Nella favola Ciò Ciò la busta di plastica, di cui è autrice Cecilia Coppola, si ritrovano funzioni e dinamiche che sono tipiche della fiaba (il distacco, il viaggio, l’ostacolo, il donatore, l’aiutante, la trasformazione) anche se vi appare chiaro l’intento morale che ha da sempre caratterizzato la “fabula”. Il distacco “per conoscere il mondo”, all’inizio della vicenda, vede la protagonista (“un’azzurra busta di plastica”) separarsi dalla madre Plastibust fra le raccomandazioni di questa e le lacrime dell’operaia Fracalù. Articolato e difficoltoso è il viaggio (ovviamente “viaggio di formazione”), che si snoda su piani duplici, dal reale alla dimensione del sogno, segnando fasi e sviluppo della Bildung di Ciò Ciò. Da una scatola a un supermercato, dalla bici del ragazzo Sisolo alla verde campagna, dal caotico traffico urbano a una spiaggia del mar Tirreno, Ciò Ciò apprende cosa siano una nave, il vento, un albero, cosa siano le vetrine e le merci, come vive la gente in città, quale immensa bellezza abbia il mare.
Ma il suo viaggio ha anche le ali del sogno: Ciò Ciò “vola” sulla foresta amazzonica, scopre fiumi e piante da una nave-orchidea, “vede” attonita la “risorsa di verde senza pari” del mondo. Ed ancora: ella “vive”, come fosse un colombo, anche il “tempo dell’emigrazione” (l’Egitto, il deserto, i beduini, ritrovando se stessa a occhi chiusi tra odalische e cammelli). Varie forme ha l’ostacolo: cani assai minacciosi, tacchi a spillo, ruote di motorette, calci umani (Ciò Ciò sembra quasi soccombere, sotto colpi e pedate); più pregnanti e perniciosi fra tutti, l’elica di un motoscafo, e i rifiuti maleodoranti del mare, galleggianti fra bottiglie e lattine. Donatori per la Bildung sono il vecchio nonno di Sisolo, la fanciulla Spumina (che insegna il nuoto a Ciò Ciò), il pescatore dal tappeto fatato. A salvare Ciò Ciò dagli ostacoli concorrono due figure di aiutanti: prima Sisolo (che la libera dai veicoli urbani e dall’aria appestata), poi Buchettino – il “mago” della tradizione fiabesca – che la salva sia dalle fitte dei miasmi marini, sia dallo status originario di oggetto (trasformandola in “bambina Ciò Ciò”).

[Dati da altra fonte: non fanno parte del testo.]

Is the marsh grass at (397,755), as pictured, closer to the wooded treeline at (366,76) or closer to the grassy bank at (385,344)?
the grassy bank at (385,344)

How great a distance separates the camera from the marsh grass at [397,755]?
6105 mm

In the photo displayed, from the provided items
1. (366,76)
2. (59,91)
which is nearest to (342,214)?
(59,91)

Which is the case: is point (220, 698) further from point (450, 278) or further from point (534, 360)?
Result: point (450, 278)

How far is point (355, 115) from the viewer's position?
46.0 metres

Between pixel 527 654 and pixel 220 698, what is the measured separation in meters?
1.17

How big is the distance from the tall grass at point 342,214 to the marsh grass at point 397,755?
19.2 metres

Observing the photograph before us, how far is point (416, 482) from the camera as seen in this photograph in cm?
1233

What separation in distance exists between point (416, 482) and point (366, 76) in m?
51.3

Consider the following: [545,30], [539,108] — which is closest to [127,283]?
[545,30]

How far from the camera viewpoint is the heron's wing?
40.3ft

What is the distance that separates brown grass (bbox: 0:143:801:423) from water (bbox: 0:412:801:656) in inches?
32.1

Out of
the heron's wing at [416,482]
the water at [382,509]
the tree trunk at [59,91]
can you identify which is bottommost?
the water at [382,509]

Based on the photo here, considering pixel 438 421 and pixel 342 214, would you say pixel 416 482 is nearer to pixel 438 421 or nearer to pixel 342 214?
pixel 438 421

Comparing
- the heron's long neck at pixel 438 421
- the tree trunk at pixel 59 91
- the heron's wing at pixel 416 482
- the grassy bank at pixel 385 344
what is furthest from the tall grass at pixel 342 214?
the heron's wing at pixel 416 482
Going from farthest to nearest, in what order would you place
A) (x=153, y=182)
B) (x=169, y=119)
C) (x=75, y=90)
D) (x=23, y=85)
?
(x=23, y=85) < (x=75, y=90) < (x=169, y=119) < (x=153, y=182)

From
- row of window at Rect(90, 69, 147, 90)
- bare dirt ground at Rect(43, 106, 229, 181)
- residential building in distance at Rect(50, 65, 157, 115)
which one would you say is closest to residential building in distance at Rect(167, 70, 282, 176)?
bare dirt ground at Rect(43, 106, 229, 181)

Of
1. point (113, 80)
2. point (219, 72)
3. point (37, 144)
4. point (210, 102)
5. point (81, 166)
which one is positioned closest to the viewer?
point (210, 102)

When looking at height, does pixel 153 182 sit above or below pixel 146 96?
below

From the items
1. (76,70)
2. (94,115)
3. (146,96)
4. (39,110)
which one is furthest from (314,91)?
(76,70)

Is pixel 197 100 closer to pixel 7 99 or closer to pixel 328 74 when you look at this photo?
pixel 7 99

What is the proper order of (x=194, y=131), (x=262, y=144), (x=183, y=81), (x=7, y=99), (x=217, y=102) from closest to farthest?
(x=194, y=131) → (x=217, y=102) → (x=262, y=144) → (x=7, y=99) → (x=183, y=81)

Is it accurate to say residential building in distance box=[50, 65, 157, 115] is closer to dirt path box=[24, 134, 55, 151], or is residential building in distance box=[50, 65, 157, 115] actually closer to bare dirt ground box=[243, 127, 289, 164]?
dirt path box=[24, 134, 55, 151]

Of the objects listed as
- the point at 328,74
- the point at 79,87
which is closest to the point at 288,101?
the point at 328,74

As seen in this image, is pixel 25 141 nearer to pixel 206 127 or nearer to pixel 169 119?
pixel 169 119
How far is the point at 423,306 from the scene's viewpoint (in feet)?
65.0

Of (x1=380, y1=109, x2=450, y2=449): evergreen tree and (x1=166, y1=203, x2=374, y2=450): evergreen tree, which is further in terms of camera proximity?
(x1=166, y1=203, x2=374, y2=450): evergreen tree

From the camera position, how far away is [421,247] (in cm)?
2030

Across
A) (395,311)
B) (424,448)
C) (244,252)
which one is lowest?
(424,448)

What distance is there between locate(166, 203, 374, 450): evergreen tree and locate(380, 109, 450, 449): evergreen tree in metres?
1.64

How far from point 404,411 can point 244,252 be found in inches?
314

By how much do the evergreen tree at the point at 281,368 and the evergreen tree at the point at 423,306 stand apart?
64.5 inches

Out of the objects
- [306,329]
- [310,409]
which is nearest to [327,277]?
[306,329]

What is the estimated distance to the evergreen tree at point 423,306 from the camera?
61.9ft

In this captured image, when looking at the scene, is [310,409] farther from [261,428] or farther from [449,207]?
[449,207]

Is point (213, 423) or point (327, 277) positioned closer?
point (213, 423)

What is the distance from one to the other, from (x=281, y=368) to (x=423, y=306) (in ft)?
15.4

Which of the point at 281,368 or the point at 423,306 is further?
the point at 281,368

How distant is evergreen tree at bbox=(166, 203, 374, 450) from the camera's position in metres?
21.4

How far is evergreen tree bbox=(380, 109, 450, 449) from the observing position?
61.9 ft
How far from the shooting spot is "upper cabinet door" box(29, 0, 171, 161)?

La fiaba antica e anche quella moderna si concludono spesso con la trasformazione dell’eroe della storia: il burattino di legno, il ranocchio, la bestia, il brutto anatroccolo – per citare solo alcuni fra i tantissimi esempi – mutano forma e status (farfalle nate da una crisalide divenendo rispettivamente Pinocchio, due principi, un cigno). La fiaba–fabula della Coppola non si conclude, però, con la individuale mutazione liberatoria. Ciò Ciò busta di plastica divenuta bambina in carne, ossa e sangue, sviluppa una mutazione ulteriore, che è una mutazione di massa: tutti gli esseri umani sono spinti a utilizzare “buste non inquinanti”, preparate con stoffa, seta, lana, scampoli di carta.
Addirittura la mutazione si allarga: dagli uomini fino alla volta celeste, ai pianeti, dove trova infatti posto una nuova costellazione dalla forma di busta, il cui segno zodiacale Busta Ciò Ciò “brillerà per sempre nel firmamento”. L’intento didascalico del racconto, volutamente denominato “favola” dalla scrittrice, non appesantisce la levità fiabesca della vicenda (narrata con una lingua semplice, musicale). Anzi, ne definisce l’urgenza e la modernità. Non a caso, Ciò Ciò la busta di plastica ha ispirato l’omonimo film televisivo della regista Antonia Pilosio (presentato con successo a Umbriafiction e al Ragazzi-Festival di Giffoni); il messaggio ecologico-morale che ne promana può, infatti, sprigionarsi pedagogicamente soprattutto attraverso il mezzo di comunicazione più “ecumenico” di cui l’uomo dispone.